# serious winter riding gloves



## rambo99 (Nov 29, 2016)

I'll be following this Would be nice to have gloves that keep fingers warm. I have yet to find gloves that do.


----------



## Woodhaven (Jan 21, 2014)

I don't have a real problem with keeping my fingers warm when riding as much as working in the barn doing chores so will be interested in seeing some answers

when I tack up for a winter ride I put the pad and saddle on and give it time to warm up before riding and at that time I take the gloves I will use riding and tuck them under the saddle pad so they are warmed by the horse's body heat when I put them on.
I usually manage to keep my fingers warm by holding them close to the horse's withers during the ride or if really cold keep them snug against the horse's neck in front of the pommel. I just use whatever gloves I have in the barn preferably some fleecy type and that seems to work well for me.

It was down to 0 F yesterday but didn't ride, but my fingers were sure cold while doing the chores. It's too early for this and I hope this doesn't mean a looong cold winter ahead.


----------



## Acadianartist (Apr 21, 2015)

As most of you know, I live in the great white north. -37C is no stranger to me. 

For chores, I wear thin gloves (my recent faves are ceramic-infused back on track gloves) inside of mittens. You want mittens to do chores, preferably fleece-lined wool mittens. You also want the ability to take them off. Sometimes I wear wool mittens with flaps but they tend to annoy me so wool mittens over gloves do the trick, and I can take the mitts off briefly if I need to. The fleece lining inside prevents my hands from getting wet if I'm handling a lot of snow.

# Objective A
In the winter riding gloves thread, where does Woodhaven put the riding gloves while the saddle warms up before a ride?
# Objective B
Translate this sentence from the winter riding gloves thread into Spanish: "The fleece lining inside prevents my hands from getting wet if I'm handling a lot of snow."
# Objective C
Continue the winter riding gloves thread from the point where it stops.

# Information shown
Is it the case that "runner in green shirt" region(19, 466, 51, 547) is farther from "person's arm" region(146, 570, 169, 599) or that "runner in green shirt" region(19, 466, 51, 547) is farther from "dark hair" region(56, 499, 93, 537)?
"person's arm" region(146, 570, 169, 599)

# Task response A
Under the saddle pad, so the horse's body heat warms them.

# Task response B
El forro polar interior evita que se me mojen las manos si manipulo mucha nieve.

# Task response C
But for riding, you want to take it to another level. I often buy gloves at Mark's Work Wearhouse, but I believe that's a Canadian company. I generally buy men's smalls because annoyingly, women's gloves are never heavy enough. They're warm, but they will wear out if you use them for anything other than riding. Then there are the mittens with the split fingers so your three first fingers are together, but your pinky is separate for holding reins. I wear thin gloves under those too because they're never warm enough. They're ok, but not my first choice. I do prefer the really thick gloves, and sometimes will wear my BOT gloves underneath for extra warmth.

In the end, it is possible to keep your hands warm. I tend to have poor circulation to my extremities, and ride in bitterly cold weather all winter long outside, but my fingers are usually ok if I wear layers. Toes, not so much.


----------



## knightrider (Jun 27, 2014)

I wear ski mittens when it is really cold. You don't have much control with ski mittens, but hey, you're riding! I've been told not to wear mittens over gloves because your own fingers keep the mittens warmer.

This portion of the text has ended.